▸ Anforderung 1:
Beantworten Sie anhand des Forumsbeitrags zur xpetstore-Anwendung die folgenden Fragen:
(a) An welchem Datum wurde der Beitrag verfasst?
(b) In welche Technologien sucht Lars80 den Einstieg?
(c) Wie viel Zeit hat Lars80 nach eigener Angabe bereits aufgewendet?
▸ Anforderung 2: Führen Sie alle Technologien und Anwendungen auf, die im Forumsbeitrag zur xpetstore-Anwendung namentlich genannt werden. Die Internetadresse bleibt dabei unberücksichtigt.
▸ Anforderung 3: Setzen Sie den Forumsbeitrag zur xpetstore-Anwendung im Anschluss an seinen letzten Satz fort.

▸ Vorliegender Auszug:
::::

# xpetstore ejb sample application läuft nicht :-(((



## Lars80 (18. Jul 2006)

Hallo Ihr, 

ich suche gerade den Einstig in EJB, XDoclet & Co und nachdem ich nun einen ganzen Tag verbraten habe, die xpetstore sample Applicaton 

http://xpetstore.sourceforge.net/index.html

zum Laufen zu kriegen, wollte ich mal fragen, ob das jemand schonmal hingekriegt hat. Es ist zum verrücktwerden, ich habe alles genau nach Anleitung mehrmals gemacht.

::::

▸ Datenteil:
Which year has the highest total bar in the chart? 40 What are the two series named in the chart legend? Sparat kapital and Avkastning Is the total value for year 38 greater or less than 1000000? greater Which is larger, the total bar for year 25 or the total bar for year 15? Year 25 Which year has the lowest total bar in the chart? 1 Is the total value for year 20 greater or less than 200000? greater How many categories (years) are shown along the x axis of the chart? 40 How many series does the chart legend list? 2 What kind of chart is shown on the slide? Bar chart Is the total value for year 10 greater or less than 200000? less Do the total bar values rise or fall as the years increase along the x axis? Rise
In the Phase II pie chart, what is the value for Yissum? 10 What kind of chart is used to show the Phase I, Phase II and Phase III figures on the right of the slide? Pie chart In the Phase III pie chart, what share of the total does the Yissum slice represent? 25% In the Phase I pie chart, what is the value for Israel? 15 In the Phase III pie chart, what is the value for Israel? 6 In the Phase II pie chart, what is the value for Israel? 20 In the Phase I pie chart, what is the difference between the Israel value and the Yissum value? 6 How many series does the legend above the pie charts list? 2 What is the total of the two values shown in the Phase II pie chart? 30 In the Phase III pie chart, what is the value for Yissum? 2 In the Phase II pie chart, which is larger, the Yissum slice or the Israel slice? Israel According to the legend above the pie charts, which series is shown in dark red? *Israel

::::

▸ Lösung 1:
(a) Am 18. Jul 2006.
(b) In EJB, XDoclet & Co.
(c) Einen ganzen Tag.

▸ Lösung 2:
- EJB
- XDoclet
- xpetstore sample Applicaton

▸ Lösung 3:
1) JBoss Setup
http://xpetstore.sourceforge.net/setup_jboss-3.0.x.html

2) Run the Application
http://xpetstore.sourceforge.net/run.html

wobei sich die Tasks build.sh und build.sh deploy fehlerfrei ausführen lassen
build.sh test und build.sh db brechen mit folgendem fehler ab:

init:
     [echo] Database=hsqldb

data:
      [sql] Executing file: /home/eclipse/JBoss/jboss-3.2.7/server/xpetstore/xpetstore-ejb/sql/data.sql
      [sql] Failed to execute: DELETE FROM T_COUNTER

BUILD FAILED
/home/eclipse/JBoss/jboss-3.2.7/server/xpetstore/xpetstore-ejb/build-database.xml:40: java.sql.SQLException: Table not found: T_COUNTER in statement [DELETE FROM T_COUNTER]

HSQL DB läuft und ist konfiguriert.

Immerhin lässt sich die Startseite
http://localhost:8080/xpetstore-ejb
anzeigen, wenn ich hier allerdings was anklicke 

kommt folgendes:

HTTP Status 500 -

type Exception report

message

description The server encountered an internal error () that prevented it from fulfilling this request.

exception

javax.servlet.ServletException: Could not dereference object
	org.apache.struts.action.RequestProcessor.processException(RequestProcessor.java:507)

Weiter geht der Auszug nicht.